## [DATASET EXCERPT]
★ ★ ★ ★ ★
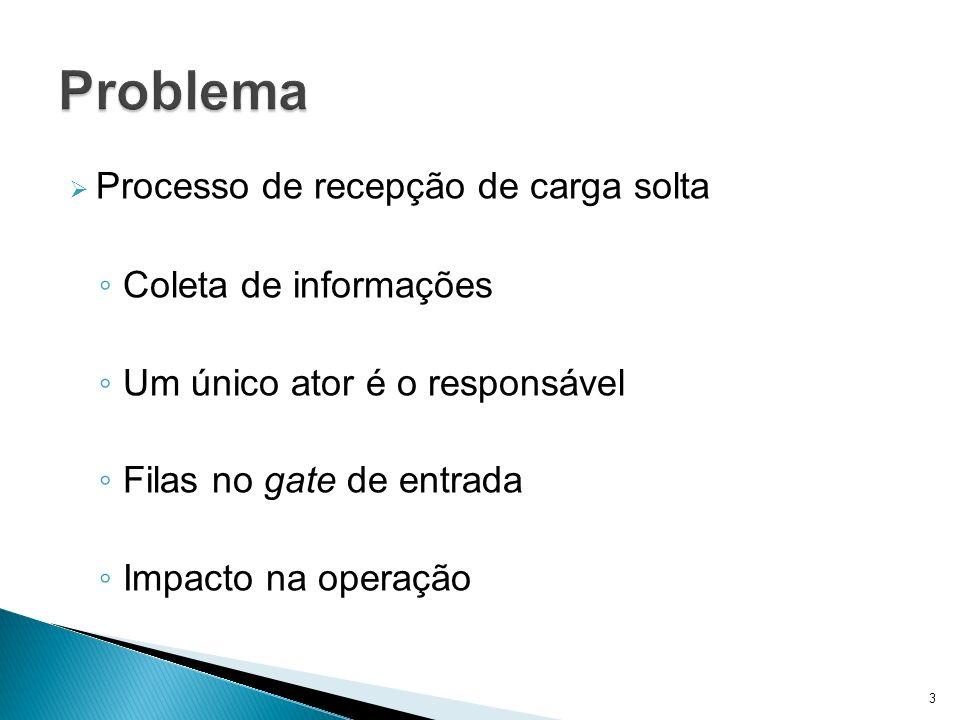 Processo de recepção de carga solta Coleta de informações Um único ator é o responsável Filas no gate de entrada Impacto na operação 3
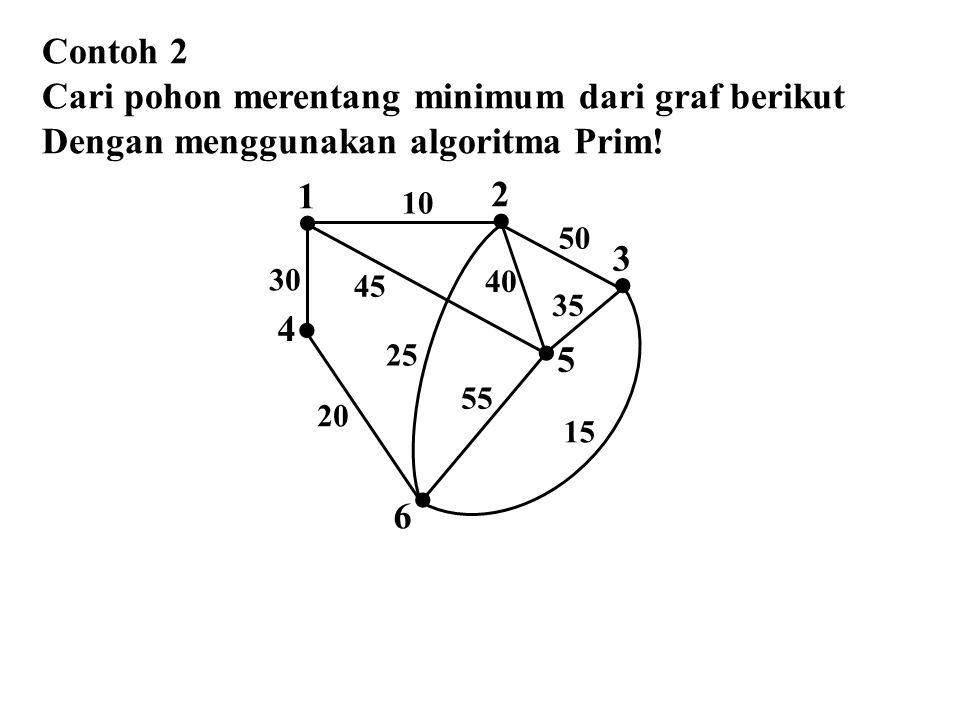 Contoh 2 Cari pohon merentang minimum dari graf berikut Dengan menggunakan algoritma Prim!  2  1  4  3  5  6 10 50 45 30 25 40 35 55 15 20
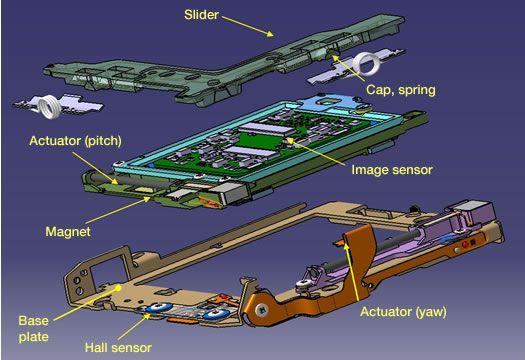 Estabilización en el sensor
★ ★ ★ ★ ★
## [EXERCISE]
The data above must be written out again without alteration, and the pictures in them must be excluded.

## [RESULT]
 Processo de recepção de carga solta Coleta de informações Um único ator é o responsável Filas no gate de entrada Impacto na operação 3
 Contoh 2 Cari pohon merentang minimum dari graf berikut Dengan menggunakan algoritma Prim!  2  1  4  3  5  6 10 50 45 30 25 40 35 55 15 20
 Estabilización en el sensor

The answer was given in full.